The app only took 31 days to complete, which was less than 10% of the original amount of time requested.  An additional couple of weeks were needed to iron out problems, but the app was ready to go for the 2018 State Fair. Players were very positive about it. “Overall they like it. The device is completely random,” Blankenship said.

From a staff standpoint, it is incredible. Even when players have 50 or 100 chances at the wheel, it is not a problem. They no longer have to keep track of what players won, which is largely due to the app’s front-end, which Lawson was directly responsible for. The wheel has eight slots that can be customized. The wheel is color coded and clearly links which prizes belong to the segments on the wheel. After a player is finished, the player can hand the iPad back to the lottery staff member, who can quickly see exactly what the player won.

The unintended benefit of the device is the increase in the churn of players who come to the fair booth. The spin animation only takes six seconds, which dramatically reduces the amount of time players need at the wheel. “We reported to the lottery that we generated sales over $460,000 this year at the State Fair, which is the highest on record,” Lawson said.

This huge boon for the state is in a very large part due to the entrepreneurial spirit of the West Virginia Lottery staff. A problem was seen and solved internally by thinking outside the box. Each member of the team deserves a huge round of applause for their part in the process.
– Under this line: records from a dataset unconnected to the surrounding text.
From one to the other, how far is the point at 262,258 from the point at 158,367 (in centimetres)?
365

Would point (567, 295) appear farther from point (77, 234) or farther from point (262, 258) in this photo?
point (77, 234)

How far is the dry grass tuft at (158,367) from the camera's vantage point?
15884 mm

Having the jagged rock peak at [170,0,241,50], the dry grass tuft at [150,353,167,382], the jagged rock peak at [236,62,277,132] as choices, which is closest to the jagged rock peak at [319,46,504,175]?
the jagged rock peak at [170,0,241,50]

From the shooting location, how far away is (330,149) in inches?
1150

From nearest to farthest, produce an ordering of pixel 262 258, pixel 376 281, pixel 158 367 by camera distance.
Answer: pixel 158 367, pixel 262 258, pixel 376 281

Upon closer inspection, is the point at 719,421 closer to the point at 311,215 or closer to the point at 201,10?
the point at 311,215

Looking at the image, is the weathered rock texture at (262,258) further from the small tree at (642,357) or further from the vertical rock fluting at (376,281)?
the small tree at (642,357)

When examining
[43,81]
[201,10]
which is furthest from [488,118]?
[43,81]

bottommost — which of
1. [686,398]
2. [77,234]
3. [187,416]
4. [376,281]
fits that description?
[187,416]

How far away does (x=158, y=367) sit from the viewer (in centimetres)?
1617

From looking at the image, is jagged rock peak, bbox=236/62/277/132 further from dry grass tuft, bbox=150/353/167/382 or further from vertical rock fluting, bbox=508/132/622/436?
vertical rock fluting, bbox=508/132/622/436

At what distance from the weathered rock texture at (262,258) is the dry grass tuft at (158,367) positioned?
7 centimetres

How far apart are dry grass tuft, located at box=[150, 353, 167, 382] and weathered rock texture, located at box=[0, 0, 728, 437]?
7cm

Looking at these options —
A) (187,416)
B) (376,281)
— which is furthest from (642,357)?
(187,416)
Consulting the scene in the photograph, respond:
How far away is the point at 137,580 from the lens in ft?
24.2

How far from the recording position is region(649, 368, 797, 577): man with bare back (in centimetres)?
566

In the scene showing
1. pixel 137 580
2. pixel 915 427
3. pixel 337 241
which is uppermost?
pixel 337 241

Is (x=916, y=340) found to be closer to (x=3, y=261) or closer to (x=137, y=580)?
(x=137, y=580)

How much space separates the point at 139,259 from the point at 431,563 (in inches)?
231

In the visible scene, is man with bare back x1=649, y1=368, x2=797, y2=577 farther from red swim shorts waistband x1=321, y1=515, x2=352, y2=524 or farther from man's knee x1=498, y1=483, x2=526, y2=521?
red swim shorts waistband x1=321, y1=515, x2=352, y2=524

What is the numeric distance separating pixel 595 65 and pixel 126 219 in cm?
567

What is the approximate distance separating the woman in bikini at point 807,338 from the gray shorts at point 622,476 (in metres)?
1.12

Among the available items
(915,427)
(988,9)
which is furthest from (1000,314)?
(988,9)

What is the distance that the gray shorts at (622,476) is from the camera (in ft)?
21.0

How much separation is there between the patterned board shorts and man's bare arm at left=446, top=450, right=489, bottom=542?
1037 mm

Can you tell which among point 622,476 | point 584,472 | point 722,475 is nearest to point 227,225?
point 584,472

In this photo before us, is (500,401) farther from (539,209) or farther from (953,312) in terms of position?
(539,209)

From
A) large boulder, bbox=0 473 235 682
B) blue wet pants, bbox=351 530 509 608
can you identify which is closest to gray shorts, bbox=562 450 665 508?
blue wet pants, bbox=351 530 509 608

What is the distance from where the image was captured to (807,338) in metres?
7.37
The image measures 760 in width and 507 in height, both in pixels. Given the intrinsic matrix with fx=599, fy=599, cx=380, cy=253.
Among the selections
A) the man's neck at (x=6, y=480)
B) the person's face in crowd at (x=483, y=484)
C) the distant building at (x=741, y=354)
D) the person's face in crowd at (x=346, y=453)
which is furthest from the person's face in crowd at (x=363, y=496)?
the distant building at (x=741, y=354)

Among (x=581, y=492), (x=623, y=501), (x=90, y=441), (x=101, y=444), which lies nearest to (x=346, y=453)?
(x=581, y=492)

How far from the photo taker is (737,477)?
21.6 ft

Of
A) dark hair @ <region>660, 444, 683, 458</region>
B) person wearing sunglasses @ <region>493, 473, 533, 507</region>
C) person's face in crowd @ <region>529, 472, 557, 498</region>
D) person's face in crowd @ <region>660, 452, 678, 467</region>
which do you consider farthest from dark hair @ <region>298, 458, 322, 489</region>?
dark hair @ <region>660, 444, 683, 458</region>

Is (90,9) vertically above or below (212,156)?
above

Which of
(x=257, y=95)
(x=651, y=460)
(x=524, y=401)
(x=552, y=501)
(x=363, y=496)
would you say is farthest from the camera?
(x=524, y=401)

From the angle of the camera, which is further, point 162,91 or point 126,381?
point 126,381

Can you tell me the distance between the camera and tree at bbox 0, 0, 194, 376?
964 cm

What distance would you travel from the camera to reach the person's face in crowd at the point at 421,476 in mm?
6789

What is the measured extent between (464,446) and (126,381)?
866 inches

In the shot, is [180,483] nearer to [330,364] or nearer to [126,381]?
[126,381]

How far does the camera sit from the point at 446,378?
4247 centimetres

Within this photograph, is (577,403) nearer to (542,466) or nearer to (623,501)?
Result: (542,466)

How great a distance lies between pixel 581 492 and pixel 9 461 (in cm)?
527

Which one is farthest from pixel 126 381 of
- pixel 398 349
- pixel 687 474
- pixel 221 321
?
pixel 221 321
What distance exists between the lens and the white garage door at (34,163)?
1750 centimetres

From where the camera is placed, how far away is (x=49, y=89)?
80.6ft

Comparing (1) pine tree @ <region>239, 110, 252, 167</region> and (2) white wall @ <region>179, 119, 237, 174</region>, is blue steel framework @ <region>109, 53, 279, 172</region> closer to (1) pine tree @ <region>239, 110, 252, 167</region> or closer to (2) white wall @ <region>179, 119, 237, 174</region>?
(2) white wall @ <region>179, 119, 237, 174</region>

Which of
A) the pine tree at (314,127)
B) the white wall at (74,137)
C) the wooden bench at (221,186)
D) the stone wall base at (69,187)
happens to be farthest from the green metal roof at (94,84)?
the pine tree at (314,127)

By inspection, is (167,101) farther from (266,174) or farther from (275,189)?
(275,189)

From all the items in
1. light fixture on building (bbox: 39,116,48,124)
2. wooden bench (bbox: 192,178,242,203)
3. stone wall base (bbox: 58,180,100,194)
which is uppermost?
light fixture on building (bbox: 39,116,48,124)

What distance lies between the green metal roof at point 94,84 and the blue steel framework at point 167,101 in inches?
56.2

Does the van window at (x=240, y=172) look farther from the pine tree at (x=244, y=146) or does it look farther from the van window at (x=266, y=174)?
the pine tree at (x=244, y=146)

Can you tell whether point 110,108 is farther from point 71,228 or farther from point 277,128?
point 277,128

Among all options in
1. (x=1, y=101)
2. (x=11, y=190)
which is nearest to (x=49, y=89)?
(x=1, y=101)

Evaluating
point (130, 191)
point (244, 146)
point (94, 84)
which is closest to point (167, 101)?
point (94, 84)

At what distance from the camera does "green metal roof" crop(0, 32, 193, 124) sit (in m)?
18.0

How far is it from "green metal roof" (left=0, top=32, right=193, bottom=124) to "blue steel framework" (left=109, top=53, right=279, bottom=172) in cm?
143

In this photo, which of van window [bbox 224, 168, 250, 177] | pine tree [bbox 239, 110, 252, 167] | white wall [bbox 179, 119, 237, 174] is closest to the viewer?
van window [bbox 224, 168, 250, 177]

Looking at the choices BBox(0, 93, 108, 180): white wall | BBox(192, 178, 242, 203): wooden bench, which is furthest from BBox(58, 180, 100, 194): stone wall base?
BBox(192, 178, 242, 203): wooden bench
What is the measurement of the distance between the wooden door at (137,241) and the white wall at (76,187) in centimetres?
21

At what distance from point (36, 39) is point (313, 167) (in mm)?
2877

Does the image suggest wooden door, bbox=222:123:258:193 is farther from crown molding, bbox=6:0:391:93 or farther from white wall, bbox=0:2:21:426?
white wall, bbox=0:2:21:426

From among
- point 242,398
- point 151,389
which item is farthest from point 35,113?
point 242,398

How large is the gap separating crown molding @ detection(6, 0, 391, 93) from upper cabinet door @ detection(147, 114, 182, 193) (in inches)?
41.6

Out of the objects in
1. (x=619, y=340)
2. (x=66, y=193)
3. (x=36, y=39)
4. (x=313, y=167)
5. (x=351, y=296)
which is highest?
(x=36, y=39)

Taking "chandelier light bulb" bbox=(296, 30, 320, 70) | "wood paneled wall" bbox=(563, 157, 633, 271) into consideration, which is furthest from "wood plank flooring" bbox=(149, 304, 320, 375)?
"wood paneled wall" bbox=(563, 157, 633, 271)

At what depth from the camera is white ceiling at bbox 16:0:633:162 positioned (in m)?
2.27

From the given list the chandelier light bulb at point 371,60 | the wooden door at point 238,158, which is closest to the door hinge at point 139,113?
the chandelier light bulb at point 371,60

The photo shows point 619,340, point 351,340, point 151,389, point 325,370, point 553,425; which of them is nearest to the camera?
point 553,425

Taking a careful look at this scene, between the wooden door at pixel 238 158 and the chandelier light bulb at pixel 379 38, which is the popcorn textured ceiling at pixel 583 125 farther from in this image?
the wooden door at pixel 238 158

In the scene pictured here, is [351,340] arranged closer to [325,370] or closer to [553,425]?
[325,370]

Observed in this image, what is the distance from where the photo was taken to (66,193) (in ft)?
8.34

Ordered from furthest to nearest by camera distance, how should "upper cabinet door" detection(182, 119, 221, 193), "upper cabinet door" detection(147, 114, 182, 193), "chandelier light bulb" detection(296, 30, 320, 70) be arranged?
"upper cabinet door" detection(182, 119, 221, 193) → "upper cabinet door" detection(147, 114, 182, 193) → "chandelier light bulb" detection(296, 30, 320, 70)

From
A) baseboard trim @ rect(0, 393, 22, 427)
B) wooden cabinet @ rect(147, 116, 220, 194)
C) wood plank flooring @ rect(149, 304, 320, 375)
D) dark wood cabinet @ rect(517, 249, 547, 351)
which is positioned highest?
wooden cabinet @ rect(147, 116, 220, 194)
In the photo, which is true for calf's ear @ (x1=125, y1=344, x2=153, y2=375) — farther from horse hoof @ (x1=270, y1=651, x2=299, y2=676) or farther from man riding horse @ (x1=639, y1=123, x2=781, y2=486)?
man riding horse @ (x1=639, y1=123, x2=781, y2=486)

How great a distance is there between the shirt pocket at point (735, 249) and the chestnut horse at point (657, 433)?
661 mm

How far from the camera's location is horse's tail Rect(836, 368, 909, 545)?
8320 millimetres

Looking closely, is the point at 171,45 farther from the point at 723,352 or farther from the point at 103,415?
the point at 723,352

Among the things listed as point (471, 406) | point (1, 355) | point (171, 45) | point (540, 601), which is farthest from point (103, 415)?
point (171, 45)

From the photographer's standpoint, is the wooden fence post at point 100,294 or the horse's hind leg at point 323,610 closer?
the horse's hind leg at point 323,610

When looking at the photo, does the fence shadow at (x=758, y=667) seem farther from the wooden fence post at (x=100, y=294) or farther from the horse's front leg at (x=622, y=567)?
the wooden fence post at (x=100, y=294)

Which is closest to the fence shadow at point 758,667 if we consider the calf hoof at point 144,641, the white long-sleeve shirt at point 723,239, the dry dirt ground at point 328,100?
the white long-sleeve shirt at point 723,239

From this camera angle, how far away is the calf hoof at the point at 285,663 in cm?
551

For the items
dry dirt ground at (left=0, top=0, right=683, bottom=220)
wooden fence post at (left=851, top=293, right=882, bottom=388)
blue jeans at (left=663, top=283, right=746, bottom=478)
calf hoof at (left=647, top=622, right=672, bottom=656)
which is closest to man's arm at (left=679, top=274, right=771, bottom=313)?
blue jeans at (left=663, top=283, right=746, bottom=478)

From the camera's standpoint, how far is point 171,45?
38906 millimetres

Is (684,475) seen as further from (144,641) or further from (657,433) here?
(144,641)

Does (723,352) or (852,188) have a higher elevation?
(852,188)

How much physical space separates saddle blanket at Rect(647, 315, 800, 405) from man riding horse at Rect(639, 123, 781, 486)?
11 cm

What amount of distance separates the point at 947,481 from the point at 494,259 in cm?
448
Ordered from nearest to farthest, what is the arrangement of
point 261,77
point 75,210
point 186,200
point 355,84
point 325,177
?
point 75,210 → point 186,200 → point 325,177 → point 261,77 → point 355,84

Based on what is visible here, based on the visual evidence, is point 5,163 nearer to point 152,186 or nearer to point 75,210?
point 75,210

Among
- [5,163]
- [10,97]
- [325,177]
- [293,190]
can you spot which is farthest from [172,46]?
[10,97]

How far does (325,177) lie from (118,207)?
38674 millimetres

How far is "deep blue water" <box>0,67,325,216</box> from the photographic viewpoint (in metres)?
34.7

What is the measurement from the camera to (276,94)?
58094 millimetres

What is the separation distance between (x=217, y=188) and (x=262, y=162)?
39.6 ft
Perhaps the largest round of applause should go to Lawson. It is important to emphasize that he didn’t start his career as a programmer. On his own volition, Lawson went back to school to get additional degrees in programming and data manipulation. Without hundreds of hours of training, this project might never have come about and certainly not as quickly. “Having a programmer internally was a big benefit for this project. We knew exactly what we needed and how to go about designing it,” Lawson said.

“To see a need, take an idea, run with it internally and then have such success is incredible,” Blankenship said.